Once upon a time Wireless LANs (WLANs) were ancillary, used predominantly by visiting employees and guests. Today, nothing could be further from the truth. WLANs are truly mainstream and the primary method of connection to the corporate network in many cases.
With the uptake in usage, organisations need to re-think their WLAN strategies carefully in five key areas to ensure they are fit for purpose now and in the future.
As employees at all levels start to routinely use the WLAN, they expect the same performance as wired networks. In addition, the innovations taking place in voice, video and other collaborative applications mean organisations not only have to plan their WLAN for today, but for tomorrow too.
It’s not just a question of adding more access points. To deliver the performance users expect, organisations will need to take a long hard look at the way the network is constructed and re-build it to deliver the advanced capabilities that are required.
Access points will need to be positioned carefully to maximise bandwidth and the underlying switching network will need to be re-appraised. High performance switches that improve bandwidth and utilisation while reducing network latency will be essential. But even that will not be enough.
As increasingly bandwidth hungry applications like voice and video become commonplace, it will be important to implement Quality of Service (QoS) on top of the basic transport mechanisms. With QoS administrators have the tools they need to support different applications, users and data flows, and guarantee a certain level of performance.
2. Resiliency and availability
As WLANs are increasingly used to access mission-critical networks or applications, they become essential to the operation of the business and loss of service cannot be tolerated. Organisations will therefore need to design their WLANs to be fault tolerant. Loss of an access point, controller or switch should not mean loss of service, neither should an unplanned outage such as a power failure.
At the same time, scheduled downtime will become difficult, so organisations will want to explore solutions that allow them to perform in-service upgrades on a live access network.
One thing is certain, WLANS are not going to get smaller. As more and more intelligence is built into mobile devices, and more devices are introduced, so the demand for WLAN bandwidth will grow.
Knowing this, smart network designers will look for WLAN solutions that are simple and quick to scale. Features like the ability to add, move and make changes to access points and controllers automatically, without disrupting users will be highly prized. So too, will capabilities like being able to download full configurations from a master controller, automatically set up real-time states and seamlessly load balance access points.
As WLANs become more extensive and take centre stage, management of them can become highly complex.
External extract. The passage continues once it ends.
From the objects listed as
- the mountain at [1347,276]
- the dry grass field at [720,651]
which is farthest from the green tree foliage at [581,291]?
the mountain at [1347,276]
As a result, organisations will want to look at the management tools that are available to help them.
The best tools allow administrators to manage all aspects of the network from a single console, including spectrum analysis, radio frequency planning, infrastructure, security and service. Being able to remotely plan, configure, monitor, troubleshoot and optimise WLANs from a single point significantly simplifies management and keeps administrators in control of rapidly expanding networks.
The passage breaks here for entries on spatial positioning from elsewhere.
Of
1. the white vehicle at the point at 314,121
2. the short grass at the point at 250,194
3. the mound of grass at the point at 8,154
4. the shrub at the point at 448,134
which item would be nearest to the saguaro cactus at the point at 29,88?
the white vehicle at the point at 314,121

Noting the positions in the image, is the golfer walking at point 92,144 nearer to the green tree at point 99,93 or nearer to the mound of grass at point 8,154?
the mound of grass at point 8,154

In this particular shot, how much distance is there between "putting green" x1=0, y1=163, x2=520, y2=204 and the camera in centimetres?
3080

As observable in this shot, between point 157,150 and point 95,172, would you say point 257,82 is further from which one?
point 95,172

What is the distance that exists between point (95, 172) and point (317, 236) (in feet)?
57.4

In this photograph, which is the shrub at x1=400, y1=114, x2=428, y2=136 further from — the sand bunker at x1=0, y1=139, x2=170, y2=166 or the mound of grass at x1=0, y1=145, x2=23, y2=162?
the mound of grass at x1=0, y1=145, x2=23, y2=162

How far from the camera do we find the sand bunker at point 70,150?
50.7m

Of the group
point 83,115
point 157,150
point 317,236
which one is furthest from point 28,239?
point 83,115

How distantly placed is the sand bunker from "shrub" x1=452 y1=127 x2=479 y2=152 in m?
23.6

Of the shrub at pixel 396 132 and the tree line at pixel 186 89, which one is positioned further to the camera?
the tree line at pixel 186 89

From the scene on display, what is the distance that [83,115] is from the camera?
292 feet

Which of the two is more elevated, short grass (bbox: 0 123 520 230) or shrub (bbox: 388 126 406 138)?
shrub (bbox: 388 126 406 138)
As employees want and expect to connect to corporate WLANs with both user-owned and company-provided devices, organisations will have to move from a device-oriented to user-focused security approach.
Unified policy management solutions are highly efficient and give organisations the control they need, by allowing them to define access policies centrally and then apply them in context. The beauty of such solutions is that they allow policies to be defined by user, device, application and location, so administrators can specify the resources a network user can access at an extremely granular level.
As innovative new applications and devices are introduced the explosion in WLAN usage will only continue. Shrewd CIOs will want to stay one step ahead of the game by rethinking their WLAN strategies based on the five key areas above. By doing so they will be ready to deliver the services their internal and external customers expect.